Power, Iris, ore 21,05.
RIchard Gere sul set con Sidney Lumet
Malcompreso e maltrattato, soprattutto dai critici italiani, e nemmeno apprezzato a suo tempo dal pubblico. Eppure oggi questo Power, un Lumet dell’86, ci appare profetico e assai contemporaneo, raccontando di comunicazione, persuasione, manipolazione, attraverso il personaggio di un image maker, e anche un po’ spin doctor, al soldo di candidati a varie poltrone politiche.
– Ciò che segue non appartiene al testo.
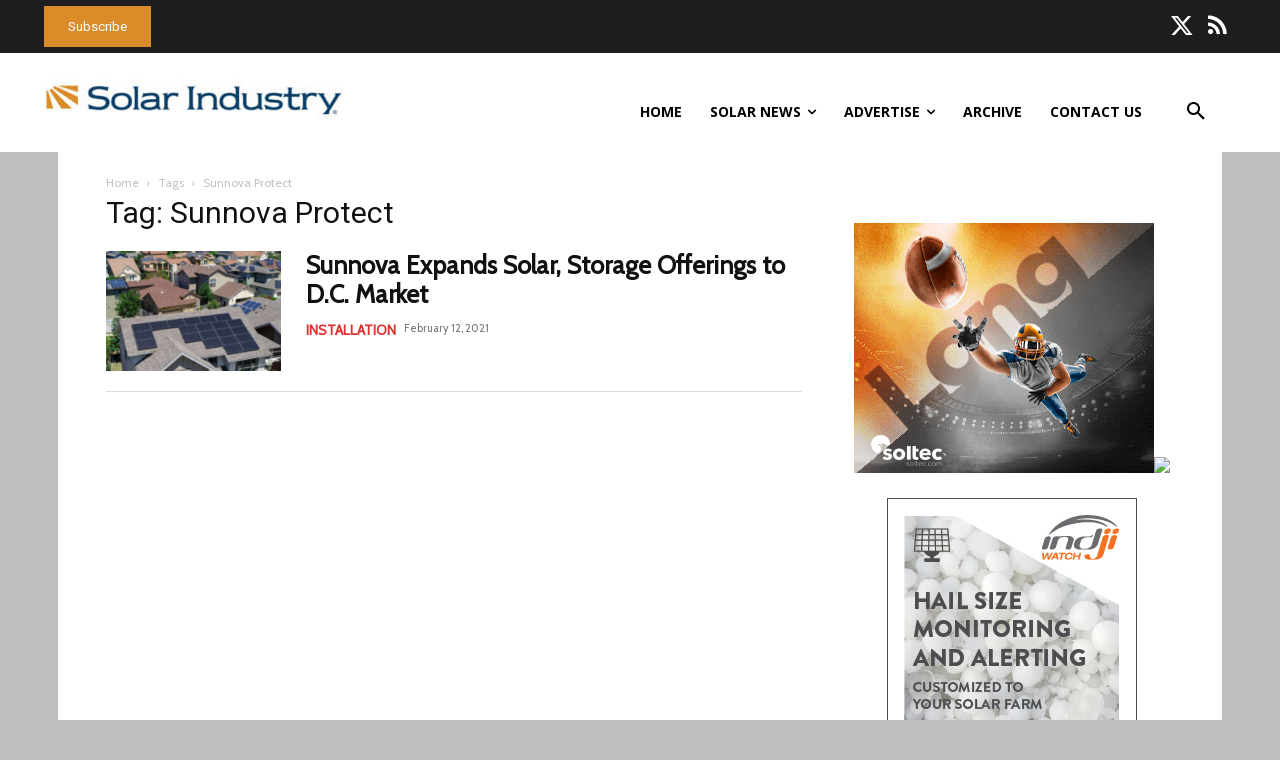

--- FILE ---
content_type: text/css
request_url: https://solarindustrymag.com/wp-content/themes/Newspaper-child/style.css?ver=12.6.8c
body_size: 725
content:
/*
Theme Name:     Newspaper Child theme
Theme URI: 		http://themeforest.net/user/tagDiv/portfolio
Description:    Child theme made by tagDiv
Author:         tagDiv
Author URI: 	http://themeforest.net/user/tagDiv/portfolio
Template:       Newspaper
Version:        9.0c
*/


/*  ----------------------------------------------------------------------------
    This file will load automatically when the child theme is active. You can use it
    for custom CSS.
*/


.td-header-style-7 .td-header-top-menu .td-social-icon-wrap .td-icon-font {
  color: #ffffff;
}
.td-visible-billboard-desktop{display:table;}
.td-visible-billboard-phone{display:none;}
@media (min-width:1019px) and (max-width:1140px){.td-visible-tablet-landscape,
.td-visible-billboard-desktop{display:table;}
.td-visible-billboard-phone{display:none;}
}
@media (min-width:768px) and (max-width:1018px){.td-visible-tablet-portrait,
.td-visible-billboard-desktop{display:table;}
.td-visible-billboard-phone{display:none;}
}
@media (max-width:767px){.td-visible-phone{display:table;}
.td-visible-billboard-desktop{display:table;}
.td-visible-billboard-phone{display:none;}
}
@media (max-width:500px){
.td-visible-billboard-desktop{display:none;}
.td-visible-billboard-phone{display:table;}
}
.td-post-content a{
    color: #4db2ec;
    text-decoration: underline;
}


div[id*="MAX_"]{
position: fixed !important;
top:auto !important;
left:0px !important;
width:100vw !important;
height:100vh !important;

}
div[id*="MAX_"] table,div[id*="MAX_"] td{
border-width:0px !important;
width:95vw !important;
text-align:center  !important;
}

@media print {

 body:before{
content:url('../../uploads/2017/09/SI_Logo-300x400.jpg');
   display: block;
    margin: 0px auto 24px;
    position: relative;
    text-align: center;
    width: 100%;
            }
            
   body:after{
   content:'Copyright Zackin Publications Inc. All Rights Reserved.'
 
             }

.single-post .at-share-btn-elements,
.at-below-post,
.at-below-post .addthis_tool,
#adimg{
display:none !important;
}
}


.td-icon-comments{
font-size: 18px !important;
}
 .td-post-comments a{
 font-size: 14px !important;
}



/******* Footer2 RSS ***********/


.td-footer-wrapper .td-pb-span4 .widget_custom_html:first-child{
    margin: 0px 0px 10px 0px;

}

.td-footer-wrapper .td-pb-span4 .widget_custom_html{
    margin: 30px 0px 10px 0px;

}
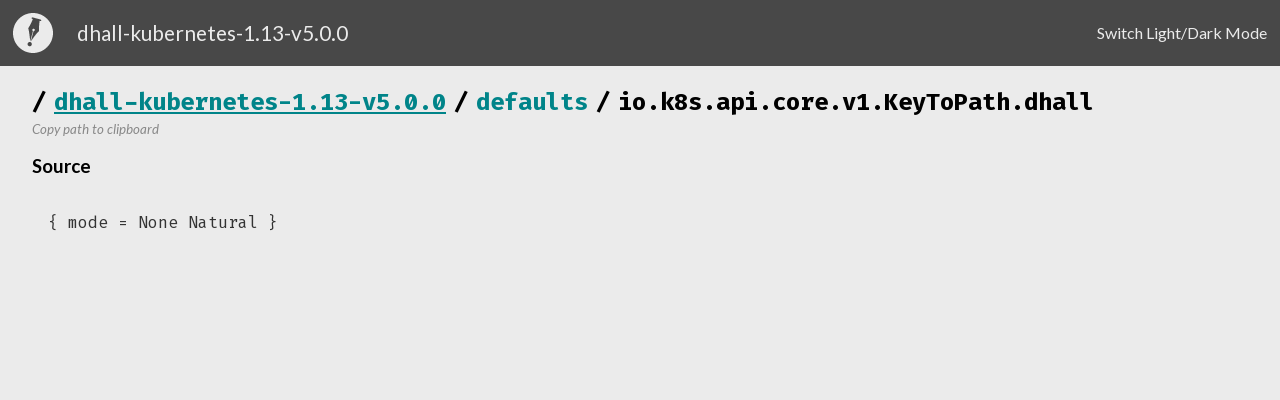

--- FILE ---
content_type: text/html
request_url: https://store.dhall-lang.org/dhall-kubernetes-1.13-v5.0.0/defaults/io.k8s.api.core.v1.KeyToPath.dhall.html
body_size: 564
content:
<!DOCTYPE HTML><html><head><title>/defaults/io.k8s.api.core.v1.KeyToPath.dhall</title><link rel="stylesheet" type="text/css" href="../index.css"><link rel="stylesheet" type="text/css" href="https://fonts.googleapis.com/css2?family=Fira+Code:wght@400;500;600;700&amp;family=Lato:ital,wght@0,400;0,700;1,400&amp;display=swap"><script type="text/javascript" src="../index.js"></script><meta charset="UTF-8"></head><body><div class="nav-bar"><img class="dhall-icon" src="../dhall-icon.svg"><p class="package-title">dhall-kubernetes-1.13-v5.0.0</p><div class="nav-bar-content-divider"></div><a id="switch-light-dark-mode" class="nav-option">Switch Light/Dark Mode</a></div><div class="main-container"><h2 class="doc-title"><span class="crumb-divider">/</span><a href="../index.html">dhall-kubernetes-1.13-v5.0.0</a><span class="crumb-divider">/</span><a class="title-crumb" href="index.html">defaults</a><span class="crumb-divider">/</span><span class="title-crumb" href="index.html">io.k8s.api.core.v1.KeyToPath.dhall</span></h2><a class="copy-to-clipboard" data-path="https://raw.githubusercontent.com/dhall-lang/dhall-kubernetes/v5.0.0/1.13/defaults/io.k8s.api.core.v1.KeyToPath.dhall"><i><small>Copy path to clipboard</small></i></a><br><div class="doc-contents"></div><h3>Source</h3><div class="source-code"><pre>{ mode = None Natural }<br></pre></div></div></body></html>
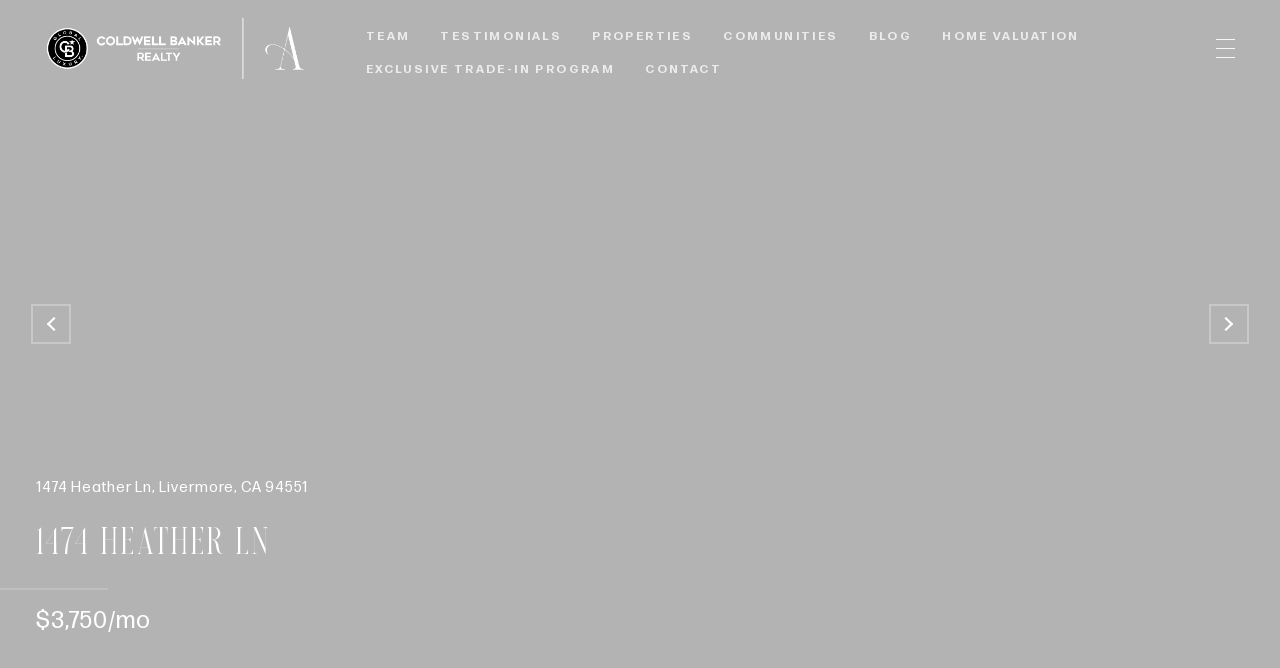

--- FILE ---
content_type: text/html; charset=utf-8
request_url: https://bss.luxurypresence.com/buttons/googleOneTap?companyId=a8d2d51a-3e46-4101-bb17-bbb6b7529fc6&websiteId=c12d3a53-21e5-489a-ae62-2ec758bb3698&pageId=4508c5d2-caaf-41c1-bb7d-73bec1417fb5&sourceUrl=https%3A%2F%2Fahernrealestategroup.com%2Fproperties%2F1474-heather-ln-livermore-ca-94551-40976169&pageMeta=%7B%22sourceResource%22%3A%22properties%22%2C%22pageElementId%22%3A%22e8b7e13d-516e-483d-bc7c-354486d87c3b%22%2C%22pageQueryVariables%22%3A%7B%22property%22%3A%7B%22id%22%3A%22e8b7e13d-516e-483d-bc7c-354486d87c3b%22%7D%2C%22properties%22%3A%7B%22relatedNeighborhoodPropertyId%22%3A%22e8b7e13d-516e-483d-bc7c-354486d87c3b%22%2C%22sort%22%3A%22salesPrice%22%7D%2C%22neighborhood%22%3A%7B%7D%2C%22pressReleases%22%3A%7B%22propertyId%22%3A%22e8b7e13d-516e-483d-bc7c-354486d87c3b%22%7D%7D%7D
body_size: 2899
content:
<style>
  html, body {margin: 0; padding: 0;}
</style>
<script src="https://accounts.google.com/gsi/client" async defer></script>
<script>
const parseURL = (url) => {
    const a = document.createElement('a');
    a.href = url;
    return a.origin;
}

const login = (token, provider, source)  => {
  const origin = (window.location != window.parent.location)
    ? parseURL(document.referrer)
    : window.location.origin;  
  const xhr = new XMLHttpRequest();
  xhr.responseType = 'json';
  xhr.onreadystatechange = function() {
    if (xhr.readyState === 4) {
      const response = xhr.response;
      const msg = {
        event: response.status,
        provider: provider,
        source: source,
        token: token
      }
      window.parent.postMessage(msg, origin);
    }
  }
  xhr.withCredentials = true;
  xhr.open('POST', `${origin}/api/v1/auth/login`, true);
  xhr.setRequestHeader("Content-Type", "application/json;charset=UTF-8");
  xhr.send(JSON.stringify({
    token,
    provider,
    source,
    websiteId: 'c12d3a53-21e5-489a-ae62-2ec758bb3698',
    companyId: 'a8d2d51a-3e46-4101-bb17-bbb6b7529fc6',
    pageId: '4508c5d2-caaf-41c1-bb7d-73bec1417fb5',
    sourceUrl: 'https://ahernrealestategroup.com/properties/1474-heather-ln-livermore-ca-94551-40976169',
    pageMeta: '{"sourceResource":"properties","pageElementId":"e8b7e13d-516e-483d-bc7c-354486d87c3b","pageQueryVariables":{"property":{"id":"e8b7e13d-516e-483d-bc7c-354486d87c3b"},"properties":{"relatedNeighborhoodPropertyId":"e8b7e13d-516e-483d-bc7c-354486d87c3b","sort":"salesPrice"},"neighborhood":{},"pressReleases":{"propertyId":"e8b7e13d-516e-483d-bc7c-354486d87c3b"}}}',
    utm: '',
    referrer: ''
  }));
}

function getExpirationCookie(expiresInMiliseconds) {
  const tomorrow  = new Date(Date.now() + expiresInMiliseconds); // The Date object returns today's timestamp
  return `ahernrealestategroup.com-SID=true; expires=${tomorrow.toUTCString()}; path=/; Secure; SameSite=None`;
}

function handleCredentialResponse(response) {
  document.cookie = getExpirationCookie(24 * 60 * 60 * 1000); // 1 day
  login(response.credential, 'GOOGLE', 'GOOGLE_SIGN_ON');
}

function handleClose() {
  const msg = {
    event: 'cancel',
    provider: 'GOOGLE',
    source: 'GOOGLE_SIGN_ON'
  }
  const origin = (window.location != window.parent.location)
    ? parseURL(document.referrer)
    : window.location.origin;
  window.parent.postMessage(msg, origin);
  document.cookie = getExpirationCookie(2 * 60 * 60 * 1000); // 2 hours
}

</script>
<div id="g_id_onload"
  data-client_id="673515100752-7s6f6j0qab4skl22cjpp7eirb2rjmfcg.apps.googleusercontent.com"
  data-callback="handleCredentialResponse"
  data-intermediate_iframe_close_callback="handleClose"
  data-state_cookie_domain = "ahernrealestategroup.com"
  data-allowed_parent_origin="https://ahernrealestategroup.com"
  data-skip_prompt_cookie="ahernrealestategroup.com-SID"
  data-cancel_on_tap_outside="false"
></div>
Uno che si crede capace di trasformare anche il peggiore, o più mediocre, degli uomini in un candidaro credibile in grado di attiare milioni di voti. Scontato? Forse adesso, ma trent’anni fa o quasi – tanti ne son passati dall’apparire di questo Power – di queste cose poco si parlava, ancora meno si sapeva, e cinema e tv si occuavano d’altro, mica come adesso che il discorso della comunicazione in politica è diventato un’ossessione di massa, e dell’entertainment che alle masse si rivolge. Perdipiù dietro la mcchina da presa c’è Sidney Lumet, robusto narratore come pochi, che già i meccanismi mediatici in trasformazione aveva colto negli anni Settanta con Network – Quinto potere. In Power vediamo all’opera il mago dell’immagine Pete St. John (un Richard Gere al massimo del suo fulgore fisico e divistico), impegnato a lanciare chiunque, non importa chi sia e la sua qualità, basta che paghi. Lui, la sua assistente-amante (Kate Capshaw, non ancora signora Spielberg), l’ex moglie (Julie Christie, sempre meravigliosa), il suo mentore, l’uomo che lo ha scoperto (Gene Hackman). Intanto all’orizzonte si profilano altri concorenti, anche più squali di lui. Con un finale un po’ troppo consolatorio per essere credibile. Ma questo è un film che va sottratto alla dimenticanza e rivalutato.